Yang lain mungkin karena keadaan. Seperti yang diingatkan oleh jurnalis Gérard Courtois, sejak Presiden François Mitterrand gagal meraih mayoritas pada tahun 1981 dan 1988, yang mengakibatkan pembubaran Majelis Nasional, presiden yang baru terpilih cenderung bekerja keras untuk mendominasi parlemen.

Tahun ini, bagaimanapun, dua kubu yang menang dalam pemilihan presiden (LREM, sekarang Renaissance, dan Rassemblement National) menjalankan kampanye parlementer yang hampir tidak ada.

Di satu sisi, Presiden Macron tampaknya telah memilih apa yang oleh para jurnalis disebut sebagai “strategi kloroform” referensi untuk anestesi yang tidak berwarna dan tidak berbau dengan tidak menonjolkan diri selama kampanye ini dan menunda pencalonan pemerintahan baru hingga tiga minggu. setelah pemilihannya kembali.

Di sisi lain, Marine Le Pen tampaknya telah mengakui kekalahan dengan mengincar hanya sekitar 60 deputi RN di Majelis, mengecil dari pandangan publik hingga beberapa pengamat bertanya-tanya ke mana dia pergi.

Akibatnya, kampanye parlementer ini hanya memikat 15% warga Prancis dan tidak akan ditandai oleh tema sentral dalam debat.

Siapa yang keluar di atas?

Pemilihan Parlemen Prancis Terus Menggambar Ulang Peta Politik

Pembentukan NUPES mengingatkan hari-hari kejayaan kaum kiri yang bersatu Front Populer tahun 1936 atau Program Bersama tahun 1972 dan mencoba untuk menanamkan dinamika baru untuk pemilihan legislatif ini. Slogan “Perdana Menteri Jean-Luc Mélenchon” yang diadopsi oleh koalisi mempersonifikasikan dan menasionalisasi pemilihan ini dan strategi “putaran ketiga” akhirnya mengikuti logika presidensialisasi rezim.

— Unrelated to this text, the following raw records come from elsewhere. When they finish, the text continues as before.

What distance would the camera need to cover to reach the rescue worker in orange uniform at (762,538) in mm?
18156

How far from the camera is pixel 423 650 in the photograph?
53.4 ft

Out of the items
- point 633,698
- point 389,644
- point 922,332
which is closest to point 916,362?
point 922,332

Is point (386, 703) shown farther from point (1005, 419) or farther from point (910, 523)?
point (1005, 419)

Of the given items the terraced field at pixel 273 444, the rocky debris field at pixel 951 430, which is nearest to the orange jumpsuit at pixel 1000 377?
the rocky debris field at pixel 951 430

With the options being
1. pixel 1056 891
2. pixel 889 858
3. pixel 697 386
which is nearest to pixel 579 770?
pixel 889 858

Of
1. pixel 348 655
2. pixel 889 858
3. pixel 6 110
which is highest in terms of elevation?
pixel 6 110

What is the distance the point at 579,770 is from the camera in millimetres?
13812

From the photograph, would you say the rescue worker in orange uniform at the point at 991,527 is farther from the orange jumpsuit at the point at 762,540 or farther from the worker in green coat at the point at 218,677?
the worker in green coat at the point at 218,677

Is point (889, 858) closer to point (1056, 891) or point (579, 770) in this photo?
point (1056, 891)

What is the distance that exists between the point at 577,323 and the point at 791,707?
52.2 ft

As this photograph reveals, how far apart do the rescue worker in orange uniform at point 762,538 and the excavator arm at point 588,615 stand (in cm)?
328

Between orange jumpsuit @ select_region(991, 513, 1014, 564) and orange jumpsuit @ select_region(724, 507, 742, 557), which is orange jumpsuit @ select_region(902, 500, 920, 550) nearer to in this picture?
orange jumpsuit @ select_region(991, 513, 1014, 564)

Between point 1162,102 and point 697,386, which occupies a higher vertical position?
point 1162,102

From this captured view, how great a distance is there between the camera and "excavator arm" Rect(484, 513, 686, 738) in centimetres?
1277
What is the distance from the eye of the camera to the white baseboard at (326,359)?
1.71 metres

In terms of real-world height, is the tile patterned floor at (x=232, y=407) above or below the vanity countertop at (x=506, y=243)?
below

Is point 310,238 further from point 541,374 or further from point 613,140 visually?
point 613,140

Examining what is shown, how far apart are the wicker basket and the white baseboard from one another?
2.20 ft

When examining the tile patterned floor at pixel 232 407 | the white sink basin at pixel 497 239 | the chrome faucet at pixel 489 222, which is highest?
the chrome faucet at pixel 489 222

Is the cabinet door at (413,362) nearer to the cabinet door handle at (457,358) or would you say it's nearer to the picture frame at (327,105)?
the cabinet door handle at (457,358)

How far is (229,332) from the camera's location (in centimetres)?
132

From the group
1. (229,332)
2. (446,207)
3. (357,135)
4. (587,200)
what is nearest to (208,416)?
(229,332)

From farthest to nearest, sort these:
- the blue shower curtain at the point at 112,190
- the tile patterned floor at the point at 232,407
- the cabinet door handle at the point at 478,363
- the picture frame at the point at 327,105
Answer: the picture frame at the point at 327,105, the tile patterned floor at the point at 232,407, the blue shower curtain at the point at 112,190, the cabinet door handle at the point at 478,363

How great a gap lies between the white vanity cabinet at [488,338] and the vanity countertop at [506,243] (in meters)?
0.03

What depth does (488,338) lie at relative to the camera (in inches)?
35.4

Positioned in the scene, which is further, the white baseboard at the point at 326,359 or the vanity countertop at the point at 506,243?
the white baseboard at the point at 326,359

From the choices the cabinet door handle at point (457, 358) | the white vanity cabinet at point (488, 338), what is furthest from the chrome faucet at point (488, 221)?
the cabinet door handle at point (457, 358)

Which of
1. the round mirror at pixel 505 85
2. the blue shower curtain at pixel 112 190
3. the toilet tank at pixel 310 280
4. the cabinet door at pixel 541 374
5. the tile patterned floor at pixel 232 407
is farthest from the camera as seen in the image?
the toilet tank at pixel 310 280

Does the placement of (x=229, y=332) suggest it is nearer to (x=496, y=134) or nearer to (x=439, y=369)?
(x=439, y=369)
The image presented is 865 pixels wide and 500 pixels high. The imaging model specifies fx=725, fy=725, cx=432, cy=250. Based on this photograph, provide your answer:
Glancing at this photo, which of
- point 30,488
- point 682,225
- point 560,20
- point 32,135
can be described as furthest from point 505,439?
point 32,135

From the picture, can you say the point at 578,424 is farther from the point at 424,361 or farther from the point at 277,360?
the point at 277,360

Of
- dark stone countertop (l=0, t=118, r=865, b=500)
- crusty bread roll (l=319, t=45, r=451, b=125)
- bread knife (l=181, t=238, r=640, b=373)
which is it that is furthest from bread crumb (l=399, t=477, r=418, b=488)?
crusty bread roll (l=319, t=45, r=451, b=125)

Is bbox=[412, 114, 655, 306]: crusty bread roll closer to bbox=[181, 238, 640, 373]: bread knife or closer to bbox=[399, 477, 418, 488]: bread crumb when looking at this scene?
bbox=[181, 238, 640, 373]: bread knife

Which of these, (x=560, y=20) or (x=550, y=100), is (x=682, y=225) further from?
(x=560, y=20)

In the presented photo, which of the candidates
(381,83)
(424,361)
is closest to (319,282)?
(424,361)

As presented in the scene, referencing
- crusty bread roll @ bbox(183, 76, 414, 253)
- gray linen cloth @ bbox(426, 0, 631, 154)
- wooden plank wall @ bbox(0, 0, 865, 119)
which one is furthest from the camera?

Kehadiran kuat NUPES di media dikombinasikan dengan kampanye setengah hati Renaissance dapat menjelaskan kejutan pemilihan ini: untuk pertama kalinya di Republik Kelima Prancis, kubu kepresidenan tidak memperoleh mayoritas suara yang jelas pada putaran pertama pemilihan. pemilu legislatif. Akibatnya, pendukung Macron mungkin tidak memiliki mayoritas mutlak di putaran kedua pemilihan ini.